Fuel Choice and Deregulation Act of 2015 Introduced

Mar 31, 2015
WASHINGTON, D.C. – U.S. Senators Rand Paul (R-KY) and Chuck Grassley (R-Iowa) last week introduced the Fuel Choice and Deregulation Act of 2015. This legislation will remove Environmental Protection Agency’s (EPA) impediments to market competition and innovation in America’s transportation fuel market.

“The EPA’s onerous regulation of fuels is artificially limiting options for consumers and producers and preventing the adoption of new fuel options that could benefit our environment, our economy, and our energy security. Through competition and consumer choice, my bill will free fuel producers and automobile manufacturers to innovate and bring new products to market that can lower costs to consumers, increase domestic energy production, and benefit the environment.” Sen. Paul said.

“Consumers appreciate having choices, whether it’s at the grocery store or the fuel pump,” Sen. Grassley said. “Those of us who live in biofuels-producing states like Iowa understand the appeal of cleaner, domestic, renewable fuels. The EPA should be consistent in the way it treats different fuel blends as a matter of fairness and to give consumers more options for fueling their vehicles. The EPA has never acted on its authority to grant a waiver for E15. This bill proposes a legislative fix to fill the void.”

Supporters of the Fuel Choice and Deregulation Act of 2015 include: the Renewable Fuels Association (RFA), Growth Energy, Commonwealth Agri-Energy, and the U.S. Energy Security Council.

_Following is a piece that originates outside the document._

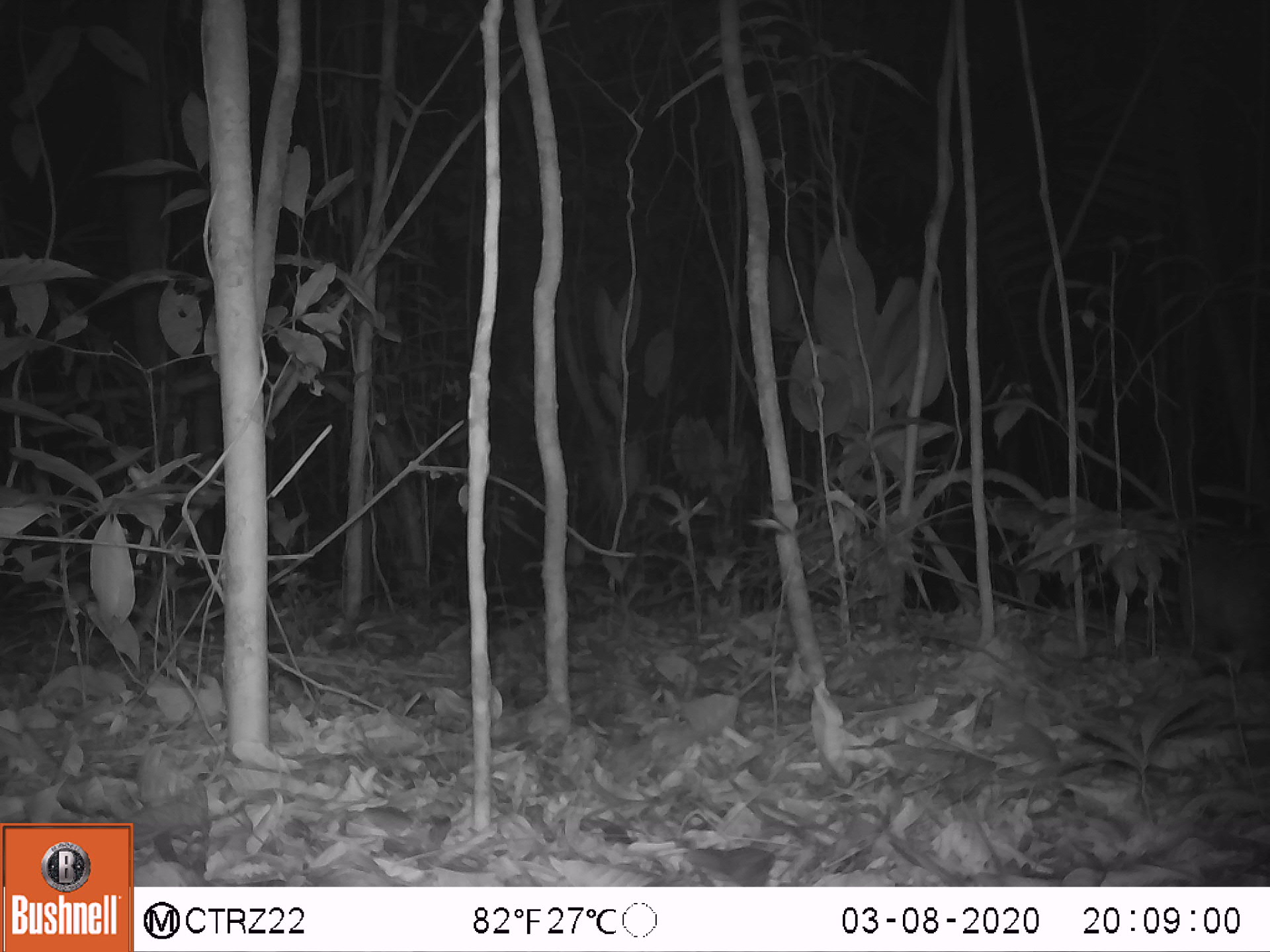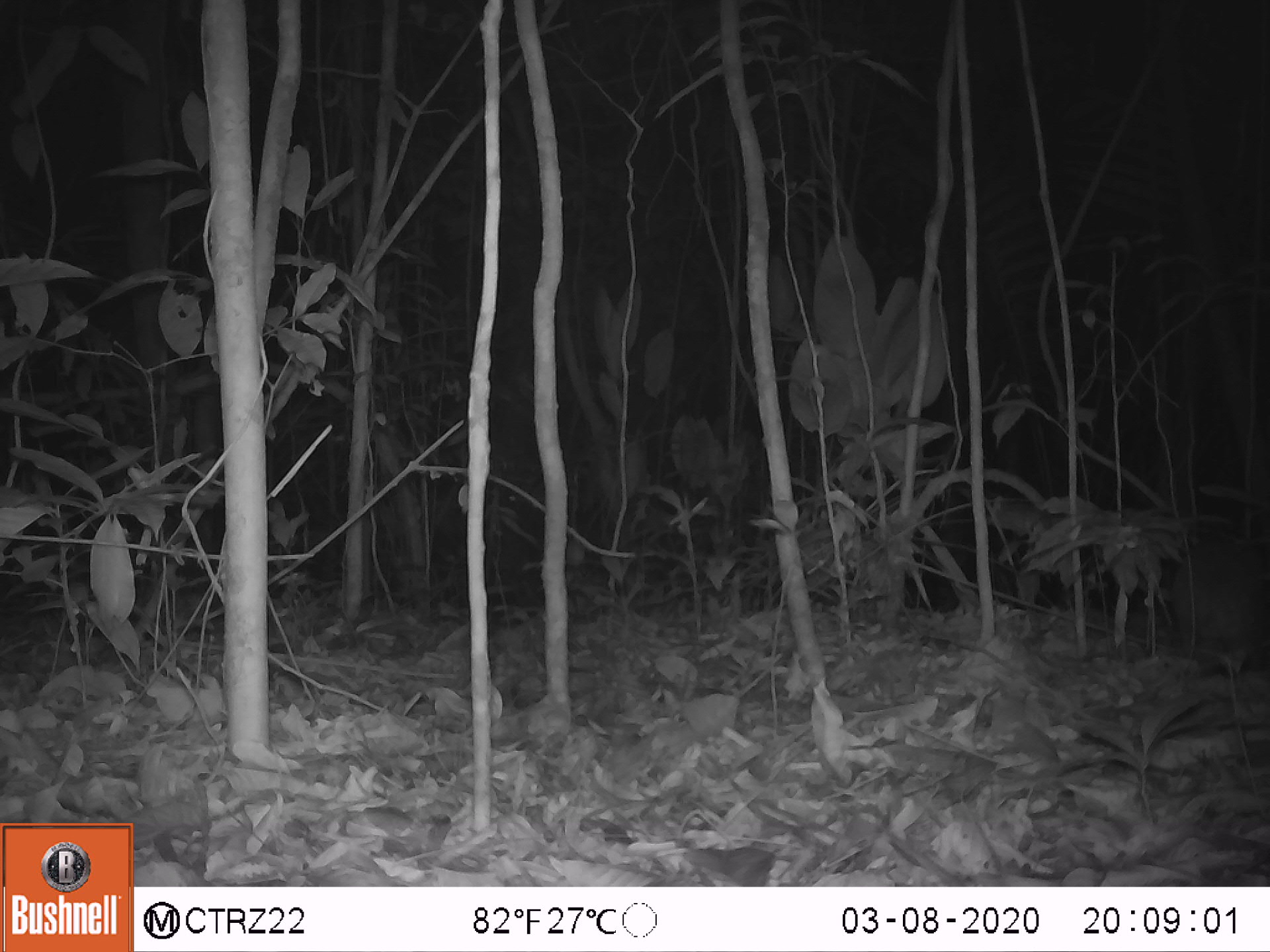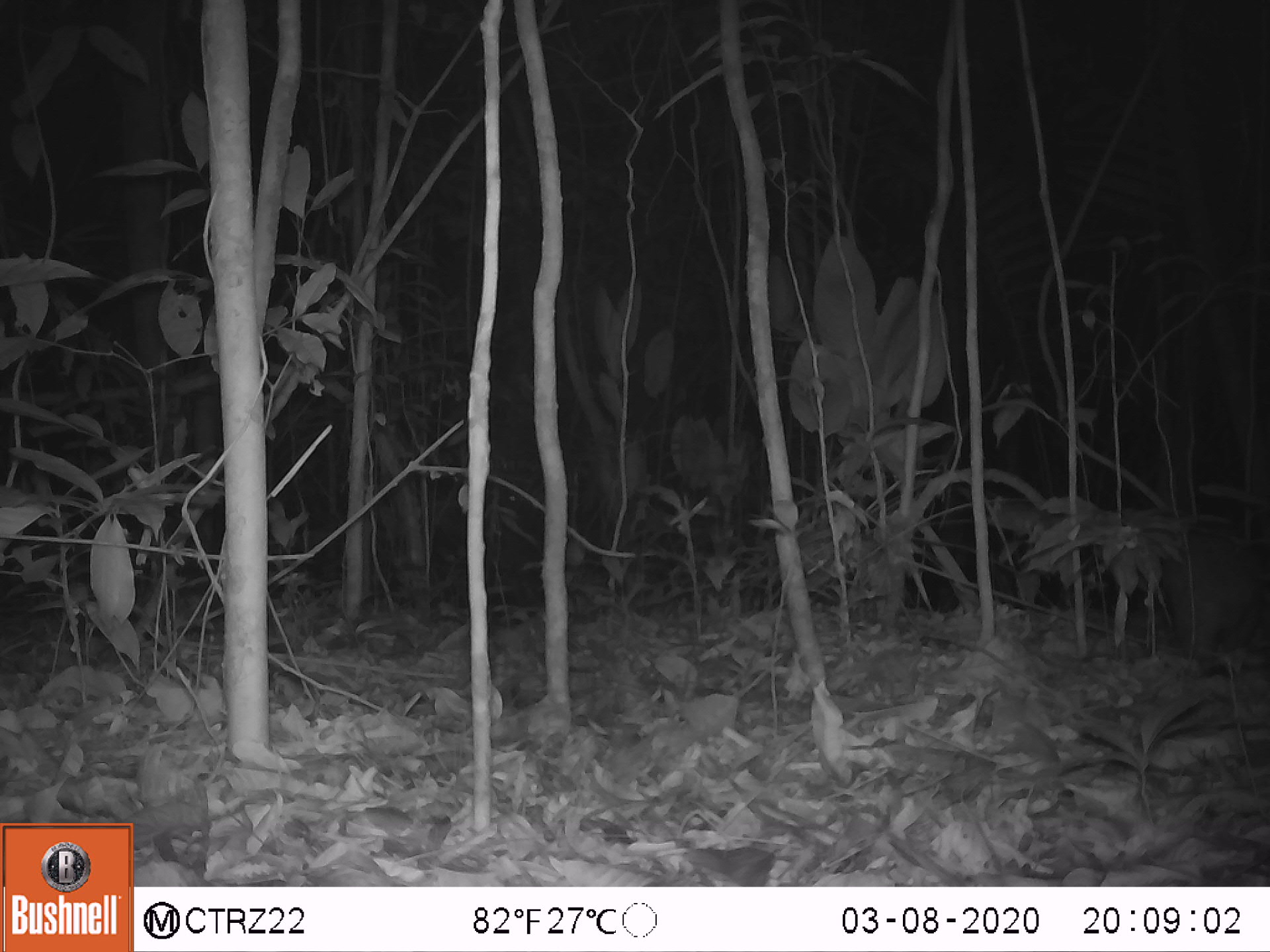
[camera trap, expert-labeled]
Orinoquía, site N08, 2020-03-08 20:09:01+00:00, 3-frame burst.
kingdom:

“Securing parity with respect to fuel volatility regulation for E10 and E15 is critical to the expansion of E15 in the marketplace. The RFA believes EPA has the regulatory authority to do that without new legislation. But legislation compelling Agency action such as Senator Paul’s Fuel Choice and Deregulation Act underscores the need to achieve parity by any means necessary, and we applaud and support his effort. Without it, refiners will continue to deny gasoline marketers the specially tailored blendstocks they would need to sell E15 in the summer months.  At the end of the day, however, the most important means of assuring fuel choice for consumers would be the successful implementation of the RFS as intended by a bipartisan Congress in 2007,” said Bob Dinneen, President and CEO of Renewable Fuels Association.

Now we have no truck with the Obama administration’s running of the EPA. Their policies are often wrong, reprehensible, high-handed, unconstitutional,  even corrupt.  But environmentalists are divided and various reports indicate they are turning against corn-based ethanol, the main source of so-called renewable fuels, as ecologically unsound (see our energy and climate category at right).  Of course they don’t like carbon fueled engines period and love to increase costs for them. Together those matters would explain any regulatory impediments or bureaucratic foot-dragging by the Obama administration’s EPA.

No offense Senators Grassley and Paul, but who believes the purpose of your law is not in service to Big Ethanol and Iowa politics . . . that it is not more about removing any impediments to large-scale E15 for no good reason?  How about offering something that substantially curtails the EPA and their regulatory writing powers, and is not so parochial at best.